Certains évoquent des "manifestations du futur".
- Anonymous a lancé de nombreux appels à l'attaque de déni de service [qui consiste à surcharger un site en requêtes jusqu'à sa saturation, NDLR] ou DDoS. Nombreux sont ceux qui assimilent ces attaques à une sorte de désobéissance civile, équivalent numérique d'un sitting. Mais, quand lors du blocage d'une rue sans autorisation on voit une évacuation, sur internet quand plusieurs personnes bloquent l'accès à un site, la réaction des Etats est très violente. La pratique est illégale et très sévèrement punie.
"Anonymous : pirates informatiques ou altermondialistes numériques ?", de Frédéric Bardeau et Nicolas Danet, éd. FYP (DR)Les Anonymous peuvent-ils changer le monde ?
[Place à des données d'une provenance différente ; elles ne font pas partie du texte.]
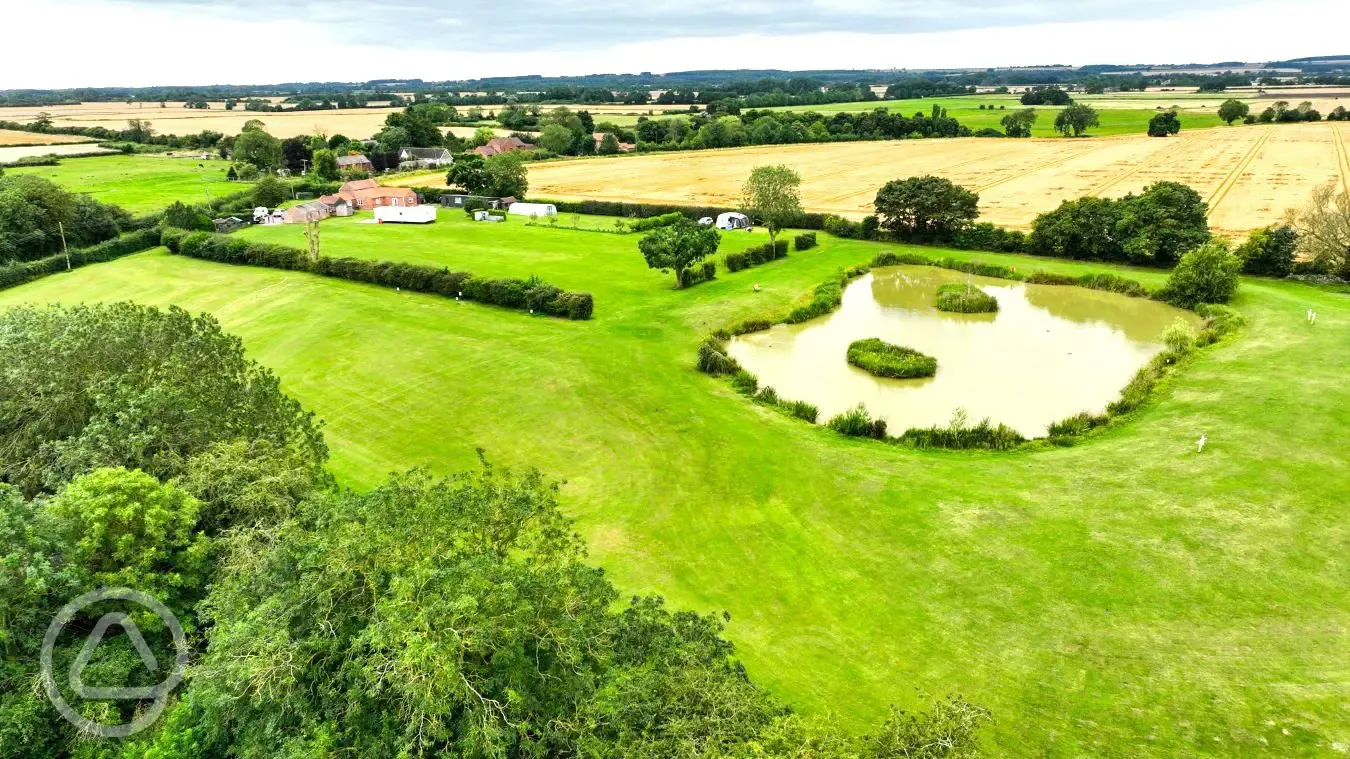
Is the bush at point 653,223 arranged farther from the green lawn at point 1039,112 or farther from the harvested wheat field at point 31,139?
the harvested wheat field at point 31,139

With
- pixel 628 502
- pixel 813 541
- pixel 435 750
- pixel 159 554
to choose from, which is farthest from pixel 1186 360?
pixel 159 554

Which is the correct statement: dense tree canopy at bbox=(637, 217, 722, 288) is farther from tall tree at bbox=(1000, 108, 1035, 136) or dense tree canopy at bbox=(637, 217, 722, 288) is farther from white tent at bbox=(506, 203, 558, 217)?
tall tree at bbox=(1000, 108, 1035, 136)

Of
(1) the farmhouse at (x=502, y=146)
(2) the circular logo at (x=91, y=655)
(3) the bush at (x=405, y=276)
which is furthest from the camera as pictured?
(1) the farmhouse at (x=502, y=146)

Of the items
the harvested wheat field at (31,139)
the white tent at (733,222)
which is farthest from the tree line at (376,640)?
the harvested wheat field at (31,139)

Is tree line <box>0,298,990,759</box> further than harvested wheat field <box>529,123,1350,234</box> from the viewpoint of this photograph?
No

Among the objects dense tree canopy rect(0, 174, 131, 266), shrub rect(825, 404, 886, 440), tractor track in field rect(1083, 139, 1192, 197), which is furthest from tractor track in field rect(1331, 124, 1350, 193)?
dense tree canopy rect(0, 174, 131, 266)
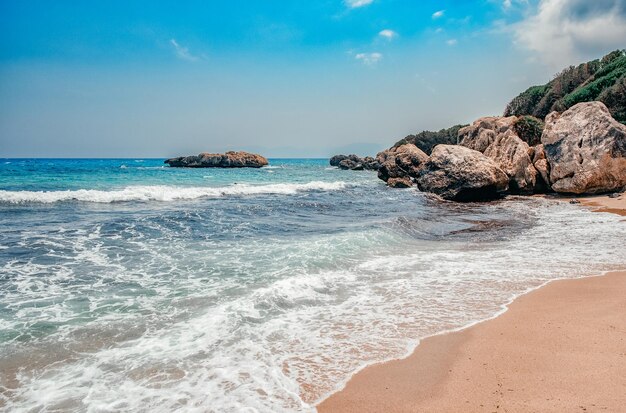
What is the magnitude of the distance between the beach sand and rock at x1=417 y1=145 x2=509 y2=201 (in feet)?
51.3

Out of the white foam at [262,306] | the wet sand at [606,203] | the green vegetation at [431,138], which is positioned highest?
the green vegetation at [431,138]

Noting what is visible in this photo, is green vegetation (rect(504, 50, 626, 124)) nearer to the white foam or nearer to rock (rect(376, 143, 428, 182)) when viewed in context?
rock (rect(376, 143, 428, 182))

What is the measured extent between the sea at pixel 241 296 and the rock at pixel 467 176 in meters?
6.11

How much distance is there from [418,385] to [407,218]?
447 inches

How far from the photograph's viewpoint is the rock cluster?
Result: 18.6 meters

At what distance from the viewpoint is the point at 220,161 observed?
246 feet

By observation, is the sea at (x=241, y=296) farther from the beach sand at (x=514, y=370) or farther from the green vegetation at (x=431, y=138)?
the green vegetation at (x=431, y=138)

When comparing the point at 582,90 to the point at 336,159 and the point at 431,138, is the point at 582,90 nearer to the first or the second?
the point at 431,138

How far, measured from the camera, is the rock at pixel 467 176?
67.6ft

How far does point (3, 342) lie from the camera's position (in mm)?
4922

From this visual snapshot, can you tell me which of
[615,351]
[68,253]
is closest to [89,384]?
[615,351]

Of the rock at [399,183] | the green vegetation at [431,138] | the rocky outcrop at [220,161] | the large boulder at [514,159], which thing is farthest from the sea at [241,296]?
the rocky outcrop at [220,161]

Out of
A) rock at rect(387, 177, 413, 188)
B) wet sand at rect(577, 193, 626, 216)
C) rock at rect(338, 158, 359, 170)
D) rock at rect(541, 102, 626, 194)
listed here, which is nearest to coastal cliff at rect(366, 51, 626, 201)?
rock at rect(541, 102, 626, 194)

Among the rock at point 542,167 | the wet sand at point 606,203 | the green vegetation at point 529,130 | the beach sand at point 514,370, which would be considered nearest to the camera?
the beach sand at point 514,370
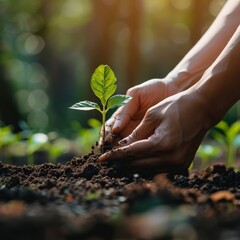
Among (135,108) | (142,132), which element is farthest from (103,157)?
(135,108)

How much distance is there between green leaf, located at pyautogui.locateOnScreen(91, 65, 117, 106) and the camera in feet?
8.52

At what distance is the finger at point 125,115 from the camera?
296 centimetres

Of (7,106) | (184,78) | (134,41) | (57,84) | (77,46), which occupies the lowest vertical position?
(57,84)

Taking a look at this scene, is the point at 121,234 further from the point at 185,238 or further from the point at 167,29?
the point at 167,29

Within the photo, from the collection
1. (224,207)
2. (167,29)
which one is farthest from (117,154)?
(167,29)

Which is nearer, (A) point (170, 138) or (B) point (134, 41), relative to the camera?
(A) point (170, 138)

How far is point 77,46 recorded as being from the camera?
113 feet

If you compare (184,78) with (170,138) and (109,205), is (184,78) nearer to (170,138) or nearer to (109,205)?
(170,138)

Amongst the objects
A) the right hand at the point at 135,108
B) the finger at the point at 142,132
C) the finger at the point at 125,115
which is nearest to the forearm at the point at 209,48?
the right hand at the point at 135,108

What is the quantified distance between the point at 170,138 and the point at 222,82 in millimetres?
401

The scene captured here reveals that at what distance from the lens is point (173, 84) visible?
11.1 ft

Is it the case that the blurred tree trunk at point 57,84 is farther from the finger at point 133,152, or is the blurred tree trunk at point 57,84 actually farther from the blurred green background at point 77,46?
the finger at point 133,152

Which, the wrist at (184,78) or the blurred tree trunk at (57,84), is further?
the blurred tree trunk at (57,84)

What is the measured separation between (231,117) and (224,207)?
14.4 meters
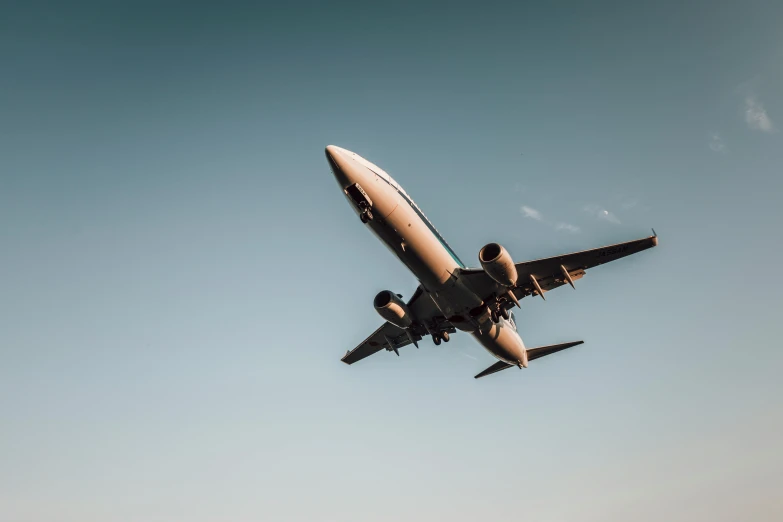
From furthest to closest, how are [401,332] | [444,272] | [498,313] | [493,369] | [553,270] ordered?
[493,369] → [401,332] → [498,313] → [553,270] → [444,272]

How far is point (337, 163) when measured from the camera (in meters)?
23.6

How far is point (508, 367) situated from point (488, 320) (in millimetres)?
8655

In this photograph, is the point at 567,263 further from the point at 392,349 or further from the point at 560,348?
the point at 392,349

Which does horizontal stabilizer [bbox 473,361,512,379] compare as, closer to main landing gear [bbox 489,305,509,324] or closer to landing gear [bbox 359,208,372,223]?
main landing gear [bbox 489,305,509,324]

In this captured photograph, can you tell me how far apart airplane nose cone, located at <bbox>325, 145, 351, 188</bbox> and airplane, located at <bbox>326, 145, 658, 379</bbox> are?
0.14ft

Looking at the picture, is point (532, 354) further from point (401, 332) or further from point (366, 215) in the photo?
point (366, 215)

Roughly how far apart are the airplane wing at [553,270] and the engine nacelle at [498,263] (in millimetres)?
1792

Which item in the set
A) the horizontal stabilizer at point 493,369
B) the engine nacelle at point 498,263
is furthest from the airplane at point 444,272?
the horizontal stabilizer at point 493,369

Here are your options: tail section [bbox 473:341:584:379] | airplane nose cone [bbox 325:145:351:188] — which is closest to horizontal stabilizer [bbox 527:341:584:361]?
tail section [bbox 473:341:584:379]

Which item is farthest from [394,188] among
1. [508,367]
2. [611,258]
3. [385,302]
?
[508,367]

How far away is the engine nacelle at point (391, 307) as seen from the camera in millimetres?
29781

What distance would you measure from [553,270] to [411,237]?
9.12m

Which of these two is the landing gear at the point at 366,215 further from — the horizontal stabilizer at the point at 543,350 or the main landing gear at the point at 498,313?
the horizontal stabilizer at the point at 543,350

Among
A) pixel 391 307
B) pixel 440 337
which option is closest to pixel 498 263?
pixel 391 307
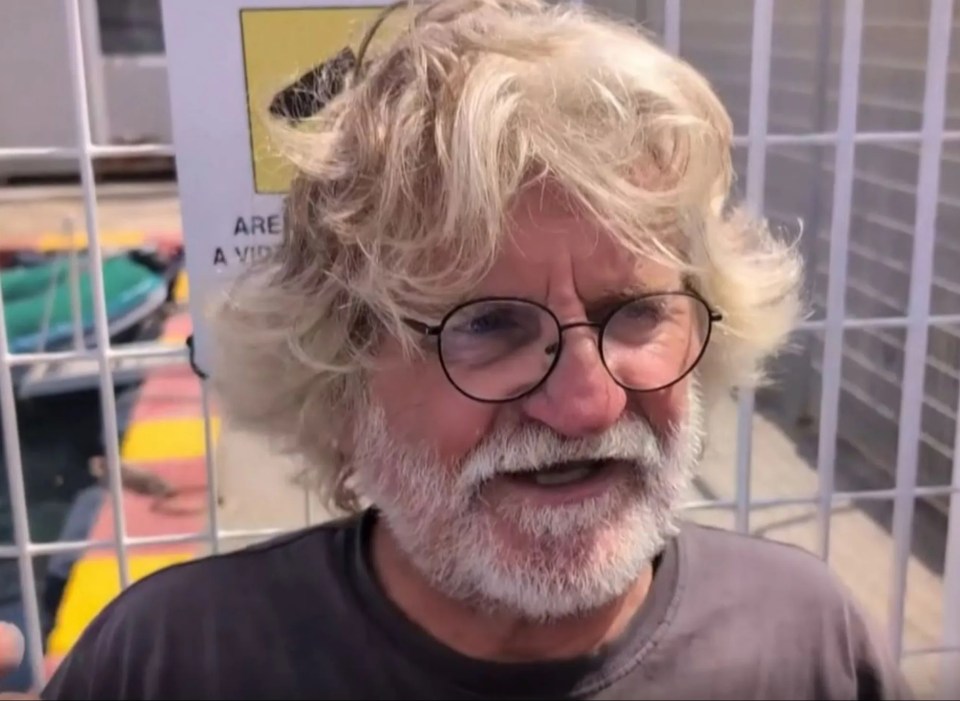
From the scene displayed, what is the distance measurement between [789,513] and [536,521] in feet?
2.87

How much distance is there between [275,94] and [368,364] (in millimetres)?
253

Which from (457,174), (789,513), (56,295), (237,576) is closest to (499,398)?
(457,174)

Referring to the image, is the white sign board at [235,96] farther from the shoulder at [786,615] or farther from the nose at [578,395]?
the shoulder at [786,615]

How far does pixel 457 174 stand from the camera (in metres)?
0.79

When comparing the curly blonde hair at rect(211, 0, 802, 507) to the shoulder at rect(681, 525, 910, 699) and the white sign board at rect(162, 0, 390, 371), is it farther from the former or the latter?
the shoulder at rect(681, 525, 910, 699)

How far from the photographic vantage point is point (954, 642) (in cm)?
122

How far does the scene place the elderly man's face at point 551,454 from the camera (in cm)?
80

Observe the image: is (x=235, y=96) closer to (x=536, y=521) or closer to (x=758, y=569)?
(x=536, y=521)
- Ils sont déjà en train de la faire. Anonymous a changé le rapport de force entre citoyens et autorités. De la même façon que WikiLeaks a changé la donne, Anonymous a bouleversé les cartes. Peut-être qu'Anonymous disparaîtra d'ici deux ans, mais cet esprit contestataire perdurera. Nous nous sommes rendus compte de cette puissance de communication qu'est Internet. Ça ne s'arrêtera pas là...
Interview de Nicolas Danet, co-auteur du livre "Anonymous", par Boris Manenti.